§ Instructions for the task:
Extract each line of the listing that contains the string "crop", matching its case exactly.

%%

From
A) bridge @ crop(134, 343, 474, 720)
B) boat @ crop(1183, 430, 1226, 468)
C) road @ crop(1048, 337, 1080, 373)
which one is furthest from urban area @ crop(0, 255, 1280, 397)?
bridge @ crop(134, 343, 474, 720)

%%

§ Final result:
A) bridge @ crop(134, 343, 474, 720)
B) boat @ crop(1183, 430, 1226, 468)
C) road @ crop(1048, 337, 1080, 373)
which one is furthest from urban area @ crop(0, 255, 1280, 397)?
bridge @ crop(134, 343, 474, 720)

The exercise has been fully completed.